Şimdi kendi çapımızda vakit geçirmek için geldiğimiz piknik yerindeydik. Örtümüzü yere sermiş annemlerle beraber hazırladığımız yemeklerimiz önlerimizdeydi. Kader teyze ve annemin hala bizden haberi yoktu, aslında söylemek istiyorduk ama korkuyorduk. Hemde çok korkuyorduk. Verecekleri tepkiden emin değildik ve bu belirsizlik bizi bitiriyordu. Ama bir güm illaki öğreneceklerdi ve o gün nasıl olacağımızı dahi bilmiyorum.

Bizim son zamanlarda çok iyi anlaşmaya başladığımızı gördükleri için pikniğe gidip vakit geçirmek istediğimizi söylediğimizde hemen kabul etmişlerdi. Zaten Serhat hep bu tarz ortamları seviyordu.

Şimdi de gördüğüm gibi aşırı mutluydu, önündeki yemeklerden teker teker ağzına atarken aşırı tatlı gözüküyordu. Aradan ne kadar zaman geçerse geçsin her gülüşünü gördüğümde kalbim hızlanıyordu. Her defasında kalbim yerinden çıkıp ona sarılmak istiyormuş gibi davranıyordu.

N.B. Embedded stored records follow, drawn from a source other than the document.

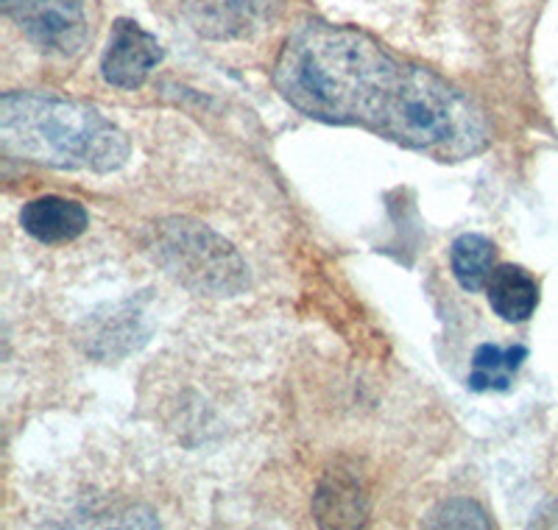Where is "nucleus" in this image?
I'll return each instance as SVG.
<instances>
[{
  "label": "nucleus",
  "instance_id": "nucleus-1",
  "mask_svg": "<svg viewBox=\"0 0 558 530\" xmlns=\"http://www.w3.org/2000/svg\"><path fill=\"white\" fill-rule=\"evenodd\" d=\"M274 84L307 118L363 127L441 162L488 146L486 118L466 95L355 28L302 23L279 51Z\"/></svg>",
  "mask_w": 558,
  "mask_h": 530
},
{
  "label": "nucleus",
  "instance_id": "nucleus-2",
  "mask_svg": "<svg viewBox=\"0 0 558 530\" xmlns=\"http://www.w3.org/2000/svg\"><path fill=\"white\" fill-rule=\"evenodd\" d=\"M3 152L68 171L112 173L129 159V137L98 109L53 95L9 93L0 101Z\"/></svg>",
  "mask_w": 558,
  "mask_h": 530
},
{
  "label": "nucleus",
  "instance_id": "nucleus-3",
  "mask_svg": "<svg viewBox=\"0 0 558 530\" xmlns=\"http://www.w3.org/2000/svg\"><path fill=\"white\" fill-rule=\"evenodd\" d=\"M148 246L177 282L204 297H235L248 285V268L238 249L202 221L166 218L154 224Z\"/></svg>",
  "mask_w": 558,
  "mask_h": 530
},
{
  "label": "nucleus",
  "instance_id": "nucleus-4",
  "mask_svg": "<svg viewBox=\"0 0 558 530\" xmlns=\"http://www.w3.org/2000/svg\"><path fill=\"white\" fill-rule=\"evenodd\" d=\"M3 12L43 53L73 59L89 39L84 0H3Z\"/></svg>",
  "mask_w": 558,
  "mask_h": 530
},
{
  "label": "nucleus",
  "instance_id": "nucleus-5",
  "mask_svg": "<svg viewBox=\"0 0 558 530\" xmlns=\"http://www.w3.org/2000/svg\"><path fill=\"white\" fill-rule=\"evenodd\" d=\"M162 62V45L134 20H118L109 34L101 73L107 84L121 89H137L146 84L151 70Z\"/></svg>",
  "mask_w": 558,
  "mask_h": 530
},
{
  "label": "nucleus",
  "instance_id": "nucleus-6",
  "mask_svg": "<svg viewBox=\"0 0 558 530\" xmlns=\"http://www.w3.org/2000/svg\"><path fill=\"white\" fill-rule=\"evenodd\" d=\"M191 26L209 39H243L277 14L279 0H179Z\"/></svg>",
  "mask_w": 558,
  "mask_h": 530
},
{
  "label": "nucleus",
  "instance_id": "nucleus-7",
  "mask_svg": "<svg viewBox=\"0 0 558 530\" xmlns=\"http://www.w3.org/2000/svg\"><path fill=\"white\" fill-rule=\"evenodd\" d=\"M316 519L324 528H357L368 517V489L361 474L336 467L324 474L316 494Z\"/></svg>",
  "mask_w": 558,
  "mask_h": 530
},
{
  "label": "nucleus",
  "instance_id": "nucleus-8",
  "mask_svg": "<svg viewBox=\"0 0 558 530\" xmlns=\"http://www.w3.org/2000/svg\"><path fill=\"white\" fill-rule=\"evenodd\" d=\"M20 224L34 240L57 246V243H70L78 234H84V229L89 227V215L73 198L43 196L23 207Z\"/></svg>",
  "mask_w": 558,
  "mask_h": 530
},
{
  "label": "nucleus",
  "instance_id": "nucleus-9",
  "mask_svg": "<svg viewBox=\"0 0 558 530\" xmlns=\"http://www.w3.org/2000/svg\"><path fill=\"white\" fill-rule=\"evenodd\" d=\"M486 297L502 322H525L539 304V282L520 265H497L486 282Z\"/></svg>",
  "mask_w": 558,
  "mask_h": 530
},
{
  "label": "nucleus",
  "instance_id": "nucleus-10",
  "mask_svg": "<svg viewBox=\"0 0 558 530\" xmlns=\"http://www.w3.org/2000/svg\"><path fill=\"white\" fill-rule=\"evenodd\" d=\"M497 246L483 234H461L450 249L452 277L463 291H481L497 268Z\"/></svg>",
  "mask_w": 558,
  "mask_h": 530
},
{
  "label": "nucleus",
  "instance_id": "nucleus-11",
  "mask_svg": "<svg viewBox=\"0 0 558 530\" xmlns=\"http://www.w3.org/2000/svg\"><path fill=\"white\" fill-rule=\"evenodd\" d=\"M525 358V347H495V344H483L472 354L470 388H475V392H506L514 383L517 372H520Z\"/></svg>",
  "mask_w": 558,
  "mask_h": 530
},
{
  "label": "nucleus",
  "instance_id": "nucleus-12",
  "mask_svg": "<svg viewBox=\"0 0 558 530\" xmlns=\"http://www.w3.org/2000/svg\"><path fill=\"white\" fill-rule=\"evenodd\" d=\"M425 525L427 528H492V519L477 503L458 497L436 505Z\"/></svg>",
  "mask_w": 558,
  "mask_h": 530
},
{
  "label": "nucleus",
  "instance_id": "nucleus-13",
  "mask_svg": "<svg viewBox=\"0 0 558 530\" xmlns=\"http://www.w3.org/2000/svg\"><path fill=\"white\" fill-rule=\"evenodd\" d=\"M533 525H539V528H558V503L553 505L550 511L542 514V519H536Z\"/></svg>",
  "mask_w": 558,
  "mask_h": 530
}]
</instances>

Ona hafiften tebessüm ettiğimde bende önümdekilerden yemeğe başladım. Daha sonra bitirdiğimizde, ikimizde kapları toplayıp sepetin içine koyduk. O sırada garip bir şey oldu. Aslında garip olmayan, ama garip hissettiren. Bizden onbeş yirmi metre uzaklıktaki bir adam biz bakışlarını dikmiş bakıyordu. Ona sebepsizce baktığımda, telaşlı bakışlarını üzerimizden çekmiş gibi hissettim.
Yine de bunu üzerinde durmadım.

Eşyalarımızı toplamış ve biraz yürüyüş yapacaktık. Ben hafiften topallıyor olsam da artık yürüyebiliyordum. Serhat sağ tarafımda yürüyordu ve heyecanla bana seslendi.
"Alp?"
"Bak şurada bisiklet kiralama yeri var."
Söylediği sözle bir anda bütün heyecanı kaçmıştı.

Her zamanki suçlu hissettiği belli olan o bakışlar ile bana bakıyordu. Yutkunmuş ve boynunu eğmişti. Bir kez daha fark ettim ne kadar küçük durduğunu, bir kez daha fark ettim o masum bakışlarını. Daha önce ondan uzun olduğumu fark etmiyordum ama protez bacak taktığımdan beri ona hep yukarıdan bakıyorum ve bu onu gözümde daha küçük görmeme sebep oluyordu.

"Şey, özür dilerim. Sürebilir bilir misin bilmiyorum bile."

Yine aynı bakmıştı, tıpkı patlamadan hemen sonraki zamanlar gibi. Yine ezilerek bakıyordu. Ben ise bundan nefret ediyordum. Böyle bakmasından, eskiyi düşünmesinden nefret ediyordum.

"Serhat, neden bunu aşmamıza izin vermiyorsun?  Neden yine böyle bakıyorsun?"

Yine ve yine gözlerini kaçırıyordu.
"Hadi gel bisiklet kiralayalım. Sen sürersin bende arkanda olurum olmaz mı?"
Bakışlarını kaldırıp bana baktı, benim gülerek ona baktığımı görünce mutlu olmuşa benziyordu. Ona göz kırptım ve beraber büyük bir bisiklet kiraladık. Kaskımızı ve dizliklerimizi taktığımızda artık hazırdık.